As I mentioned in this other thread, here are a few ideas on how to organize your instructions:

  • As @igi rightly pointed out, focus on organizing your prompts (Task.description). I also recommend using well-structured Markdown, especially with subheadings, bullet points, and so on. This helps maintain clarity and readability for both humans and LLMs.
  • Regarding your Best Practices document, consider creating a specific section for them where you break down the recommended practices relevant to each task. Not all best practices might apply to every task, so this curation helps maintain focus.
  • Avoid using a tool just to retrieve that file. Generally (and this applies to many situations), tool usage by the LLM should be restricted to scenarios where you can’t determine the necessary information beforehand. Each tool use by the LLM adds an extra step, which increases latency and potentially introduces another source of hallucinations (e.g., improper tool use). If you can provide the information directly in the prompt, that’s preferable.

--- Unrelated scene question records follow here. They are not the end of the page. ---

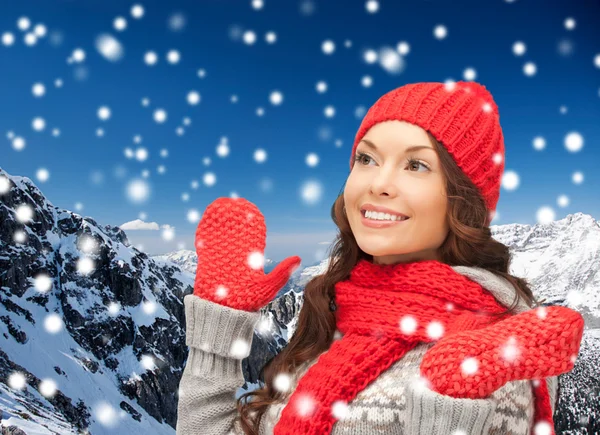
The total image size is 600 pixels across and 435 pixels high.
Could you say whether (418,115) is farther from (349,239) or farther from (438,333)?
(438,333)

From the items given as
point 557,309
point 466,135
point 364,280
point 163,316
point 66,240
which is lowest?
point 557,309

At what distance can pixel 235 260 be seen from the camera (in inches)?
106

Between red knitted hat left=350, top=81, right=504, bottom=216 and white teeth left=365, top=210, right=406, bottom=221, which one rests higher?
red knitted hat left=350, top=81, right=504, bottom=216

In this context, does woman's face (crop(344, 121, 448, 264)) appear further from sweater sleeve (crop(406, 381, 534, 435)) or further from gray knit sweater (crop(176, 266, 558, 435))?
sweater sleeve (crop(406, 381, 534, 435))

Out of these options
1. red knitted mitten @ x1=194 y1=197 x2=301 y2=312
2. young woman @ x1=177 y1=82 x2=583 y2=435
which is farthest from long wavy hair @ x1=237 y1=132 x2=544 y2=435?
red knitted mitten @ x1=194 y1=197 x2=301 y2=312

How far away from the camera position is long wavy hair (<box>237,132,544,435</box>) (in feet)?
8.38

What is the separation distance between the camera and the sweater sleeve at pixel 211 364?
8.60 ft

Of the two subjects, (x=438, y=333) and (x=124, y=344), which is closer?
(x=438, y=333)

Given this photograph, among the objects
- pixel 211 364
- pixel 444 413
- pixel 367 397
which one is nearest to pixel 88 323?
pixel 211 364

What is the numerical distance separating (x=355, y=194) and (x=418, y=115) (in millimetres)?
500

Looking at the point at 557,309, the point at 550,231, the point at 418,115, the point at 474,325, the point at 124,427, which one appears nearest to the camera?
the point at 557,309

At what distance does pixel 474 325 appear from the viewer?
2.25 meters

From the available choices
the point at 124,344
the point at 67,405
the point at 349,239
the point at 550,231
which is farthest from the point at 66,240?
the point at 349,239

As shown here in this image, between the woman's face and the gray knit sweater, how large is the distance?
0.27 meters
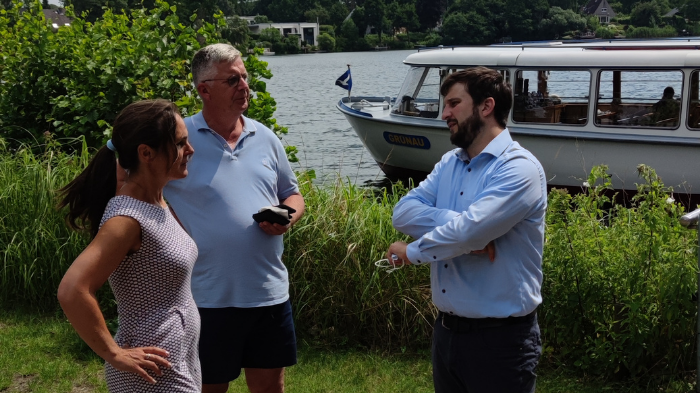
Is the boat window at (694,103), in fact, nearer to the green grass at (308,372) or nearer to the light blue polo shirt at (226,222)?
the green grass at (308,372)

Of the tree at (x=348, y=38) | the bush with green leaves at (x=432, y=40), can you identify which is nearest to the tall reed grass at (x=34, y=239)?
the bush with green leaves at (x=432, y=40)

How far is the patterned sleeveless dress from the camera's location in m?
2.54

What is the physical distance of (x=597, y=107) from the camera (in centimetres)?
1198

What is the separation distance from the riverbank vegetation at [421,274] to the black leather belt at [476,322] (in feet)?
5.66

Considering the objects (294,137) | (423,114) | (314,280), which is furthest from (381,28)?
(314,280)

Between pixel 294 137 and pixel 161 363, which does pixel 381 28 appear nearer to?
pixel 294 137

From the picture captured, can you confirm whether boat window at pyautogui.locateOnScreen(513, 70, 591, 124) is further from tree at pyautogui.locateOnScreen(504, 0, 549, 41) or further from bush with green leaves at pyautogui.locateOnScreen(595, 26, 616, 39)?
Result: bush with green leaves at pyautogui.locateOnScreen(595, 26, 616, 39)

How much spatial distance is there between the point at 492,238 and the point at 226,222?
116 centimetres

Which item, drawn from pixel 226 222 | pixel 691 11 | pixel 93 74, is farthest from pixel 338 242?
pixel 691 11

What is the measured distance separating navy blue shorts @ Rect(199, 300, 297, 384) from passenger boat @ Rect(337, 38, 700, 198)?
8.06 meters

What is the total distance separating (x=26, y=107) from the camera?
8188mm

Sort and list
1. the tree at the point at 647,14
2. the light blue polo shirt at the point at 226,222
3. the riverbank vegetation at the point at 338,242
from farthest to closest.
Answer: the tree at the point at 647,14, the riverbank vegetation at the point at 338,242, the light blue polo shirt at the point at 226,222

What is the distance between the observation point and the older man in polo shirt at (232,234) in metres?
3.32

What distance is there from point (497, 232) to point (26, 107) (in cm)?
676
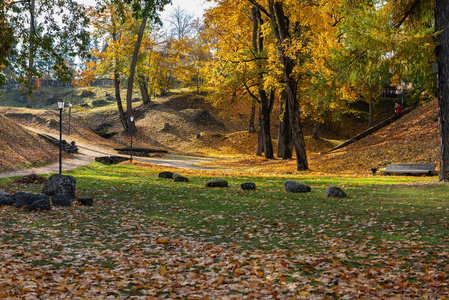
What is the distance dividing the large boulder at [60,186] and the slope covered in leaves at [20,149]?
7.70 m

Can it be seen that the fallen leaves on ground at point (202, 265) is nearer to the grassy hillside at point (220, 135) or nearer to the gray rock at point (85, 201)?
the gray rock at point (85, 201)

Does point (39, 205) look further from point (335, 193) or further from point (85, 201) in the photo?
point (335, 193)

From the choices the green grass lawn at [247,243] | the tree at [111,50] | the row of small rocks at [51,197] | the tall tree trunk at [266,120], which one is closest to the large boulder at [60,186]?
the row of small rocks at [51,197]

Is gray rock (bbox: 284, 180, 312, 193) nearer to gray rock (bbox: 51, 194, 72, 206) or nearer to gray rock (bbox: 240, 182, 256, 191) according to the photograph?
gray rock (bbox: 240, 182, 256, 191)

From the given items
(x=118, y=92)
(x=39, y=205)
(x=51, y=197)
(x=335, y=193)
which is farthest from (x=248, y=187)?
(x=118, y=92)

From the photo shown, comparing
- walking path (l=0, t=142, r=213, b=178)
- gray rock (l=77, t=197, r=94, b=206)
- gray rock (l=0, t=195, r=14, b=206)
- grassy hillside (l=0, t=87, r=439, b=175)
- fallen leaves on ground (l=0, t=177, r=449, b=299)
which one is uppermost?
grassy hillside (l=0, t=87, r=439, b=175)

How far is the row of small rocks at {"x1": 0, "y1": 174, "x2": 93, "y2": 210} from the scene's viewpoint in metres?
9.36

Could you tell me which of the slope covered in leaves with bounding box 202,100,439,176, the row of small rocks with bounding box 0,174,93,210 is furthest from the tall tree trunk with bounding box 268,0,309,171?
the row of small rocks with bounding box 0,174,93,210

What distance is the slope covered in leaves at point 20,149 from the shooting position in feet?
61.5

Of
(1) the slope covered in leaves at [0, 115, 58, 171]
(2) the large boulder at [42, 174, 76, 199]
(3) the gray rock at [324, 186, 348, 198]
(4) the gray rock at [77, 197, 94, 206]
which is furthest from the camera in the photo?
(1) the slope covered in leaves at [0, 115, 58, 171]

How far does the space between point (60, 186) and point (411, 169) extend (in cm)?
1338

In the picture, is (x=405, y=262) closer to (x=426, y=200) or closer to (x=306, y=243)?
(x=306, y=243)

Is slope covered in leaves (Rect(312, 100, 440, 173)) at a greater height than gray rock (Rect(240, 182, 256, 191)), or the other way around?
slope covered in leaves (Rect(312, 100, 440, 173))

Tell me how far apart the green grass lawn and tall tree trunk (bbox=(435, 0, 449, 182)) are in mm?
1660
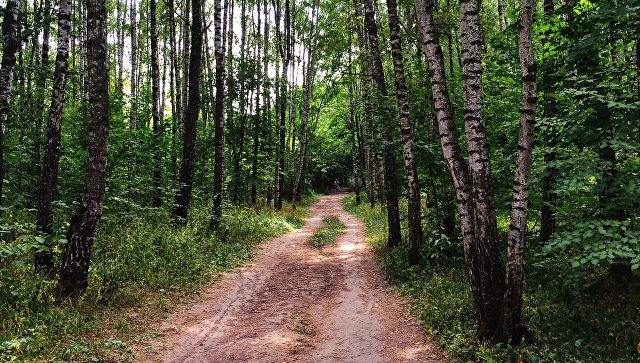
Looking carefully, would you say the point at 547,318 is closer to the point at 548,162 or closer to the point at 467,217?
the point at 467,217

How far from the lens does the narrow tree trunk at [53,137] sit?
26.8ft

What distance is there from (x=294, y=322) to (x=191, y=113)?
373 inches

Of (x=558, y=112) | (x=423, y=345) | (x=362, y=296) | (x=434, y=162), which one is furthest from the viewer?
(x=434, y=162)

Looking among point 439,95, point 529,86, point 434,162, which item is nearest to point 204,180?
point 434,162

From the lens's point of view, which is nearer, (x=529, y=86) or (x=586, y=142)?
(x=529, y=86)

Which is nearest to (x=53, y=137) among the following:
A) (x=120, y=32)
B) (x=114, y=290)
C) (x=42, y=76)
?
(x=114, y=290)

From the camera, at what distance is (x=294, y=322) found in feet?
24.8

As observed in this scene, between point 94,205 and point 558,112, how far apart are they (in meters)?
8.92

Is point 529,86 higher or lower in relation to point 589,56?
lower

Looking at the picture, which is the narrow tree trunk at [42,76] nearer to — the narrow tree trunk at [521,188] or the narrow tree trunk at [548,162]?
the narrow tree trunk at [521,188]

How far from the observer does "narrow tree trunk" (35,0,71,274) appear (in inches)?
322

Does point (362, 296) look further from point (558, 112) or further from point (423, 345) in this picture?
point (558, 112)

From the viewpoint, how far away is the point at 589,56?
6.39 m

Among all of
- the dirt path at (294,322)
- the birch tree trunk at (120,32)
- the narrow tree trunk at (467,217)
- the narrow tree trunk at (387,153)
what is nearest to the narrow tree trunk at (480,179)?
the narrow tree trunk at (467,217)
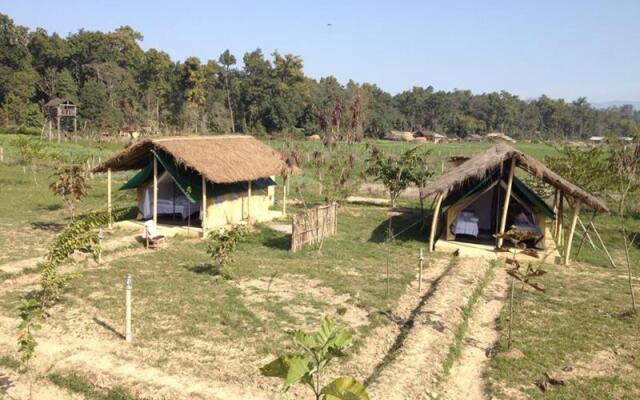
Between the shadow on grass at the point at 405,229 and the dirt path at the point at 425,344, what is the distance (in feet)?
15.4

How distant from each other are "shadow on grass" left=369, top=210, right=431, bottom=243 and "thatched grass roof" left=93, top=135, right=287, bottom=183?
12.7 feet

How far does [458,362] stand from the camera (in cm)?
856

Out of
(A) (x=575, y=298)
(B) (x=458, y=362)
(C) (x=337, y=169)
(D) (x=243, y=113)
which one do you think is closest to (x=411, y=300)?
(B) (x=458, y=362)

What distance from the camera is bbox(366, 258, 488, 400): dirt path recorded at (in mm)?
7297

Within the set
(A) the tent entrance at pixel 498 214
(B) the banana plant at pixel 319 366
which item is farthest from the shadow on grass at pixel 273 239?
(B) the banana plant at pixel 319 366

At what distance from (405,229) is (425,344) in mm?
10274

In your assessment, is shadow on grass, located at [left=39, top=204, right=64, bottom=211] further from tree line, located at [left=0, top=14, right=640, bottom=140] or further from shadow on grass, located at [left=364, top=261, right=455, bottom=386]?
tree line, located at [left=0, top=14, right=640, bottom=140]

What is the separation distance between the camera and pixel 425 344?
8711 millimetres

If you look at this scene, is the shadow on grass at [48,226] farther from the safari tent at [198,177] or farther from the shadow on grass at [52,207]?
the shadow on grass at [52,207]

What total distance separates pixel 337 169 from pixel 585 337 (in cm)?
1654

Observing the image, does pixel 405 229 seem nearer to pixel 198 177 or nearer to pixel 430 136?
pixel 198 177

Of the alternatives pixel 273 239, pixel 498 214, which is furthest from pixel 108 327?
pixel 498 214

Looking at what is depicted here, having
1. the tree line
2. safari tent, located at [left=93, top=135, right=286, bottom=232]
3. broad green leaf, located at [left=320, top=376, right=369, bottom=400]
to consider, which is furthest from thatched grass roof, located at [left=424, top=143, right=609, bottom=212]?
the tree line

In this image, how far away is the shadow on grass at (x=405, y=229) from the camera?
1756cm
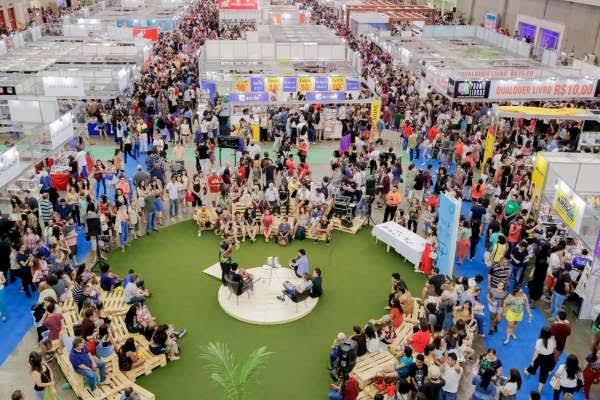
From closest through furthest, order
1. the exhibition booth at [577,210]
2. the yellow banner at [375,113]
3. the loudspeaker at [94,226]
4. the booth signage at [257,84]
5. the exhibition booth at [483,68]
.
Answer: the exhibition booth at [577,210] < the loudspeaker at [94,226] < the exhibition booth at [483,68] < the yellow banner at [375,113] < the booth signage at [257,84]

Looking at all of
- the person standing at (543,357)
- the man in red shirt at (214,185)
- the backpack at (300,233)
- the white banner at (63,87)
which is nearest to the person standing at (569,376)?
the person standing at (543,357)

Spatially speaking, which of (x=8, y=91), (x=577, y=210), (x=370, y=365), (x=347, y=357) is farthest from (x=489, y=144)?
(x=8, y=91)

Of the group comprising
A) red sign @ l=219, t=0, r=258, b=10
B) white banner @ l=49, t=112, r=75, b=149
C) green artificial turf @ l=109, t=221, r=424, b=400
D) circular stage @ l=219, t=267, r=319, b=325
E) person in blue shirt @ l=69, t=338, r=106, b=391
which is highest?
red sign @ l=219, t=0, r=258, b=10

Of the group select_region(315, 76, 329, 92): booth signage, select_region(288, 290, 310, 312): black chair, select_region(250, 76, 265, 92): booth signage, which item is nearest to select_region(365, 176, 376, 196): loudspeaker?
select_region(288, 290, 310, 312): black chair

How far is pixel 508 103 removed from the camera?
2188 cm

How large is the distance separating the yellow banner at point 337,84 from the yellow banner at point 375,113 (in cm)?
287

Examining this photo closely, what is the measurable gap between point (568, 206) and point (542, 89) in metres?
A: 8.74

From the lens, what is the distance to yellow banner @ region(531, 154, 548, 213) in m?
13.4

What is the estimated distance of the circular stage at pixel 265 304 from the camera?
34.2ft

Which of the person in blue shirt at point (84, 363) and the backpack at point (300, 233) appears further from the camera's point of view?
the backpack at point (300, 233)

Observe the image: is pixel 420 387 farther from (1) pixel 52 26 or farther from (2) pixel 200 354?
(1) pixel 52 26

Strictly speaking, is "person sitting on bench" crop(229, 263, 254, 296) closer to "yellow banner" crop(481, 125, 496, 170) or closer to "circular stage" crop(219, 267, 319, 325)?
"circular stage" crop(219, 267, 319, 325)

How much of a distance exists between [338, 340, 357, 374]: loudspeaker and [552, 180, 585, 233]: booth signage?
17.8ft

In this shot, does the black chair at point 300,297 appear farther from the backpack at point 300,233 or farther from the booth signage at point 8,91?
the booth signage at point 8,91
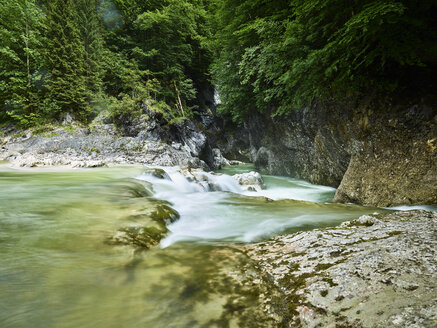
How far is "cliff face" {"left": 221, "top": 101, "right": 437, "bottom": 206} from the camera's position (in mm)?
4578

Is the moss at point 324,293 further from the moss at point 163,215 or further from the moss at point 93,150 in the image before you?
the moss at point 93,150

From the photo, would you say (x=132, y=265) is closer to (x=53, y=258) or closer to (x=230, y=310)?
(x=53, y=258)

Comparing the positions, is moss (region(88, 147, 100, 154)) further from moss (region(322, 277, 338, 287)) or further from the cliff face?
moss (region(322, 277, 338, 287))

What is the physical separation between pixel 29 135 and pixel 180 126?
9967mm

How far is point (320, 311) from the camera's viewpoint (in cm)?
121

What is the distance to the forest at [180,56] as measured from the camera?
4.74 metres

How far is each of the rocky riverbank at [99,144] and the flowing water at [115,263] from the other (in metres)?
8.37

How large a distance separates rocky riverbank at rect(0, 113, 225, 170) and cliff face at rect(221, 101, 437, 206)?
835 cm

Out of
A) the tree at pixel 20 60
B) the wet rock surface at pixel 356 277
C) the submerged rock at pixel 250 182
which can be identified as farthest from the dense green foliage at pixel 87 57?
the wet rock surface at pixel 356 277

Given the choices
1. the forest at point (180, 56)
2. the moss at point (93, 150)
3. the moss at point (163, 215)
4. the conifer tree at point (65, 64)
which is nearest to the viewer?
the moss at point (163, 215)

  • If these Best Practices are crucial for the client, consider creating a dedicated step (either a node in a Flow or an Agent in your process) responsible for verifying that the best practices have been followed, i.e. one agent generates, and another one verifies. This improves the final output’s alignment with your client’s requirements.
  • Even if you adopt a verification step, it’s a good idea for the generating agent to already be aware of the best practices. In other words, make sure to provide the best practices to both the generating agents and (obviously) the ones that verify/enforce them.

I hope these general ideas help you deliver a great result.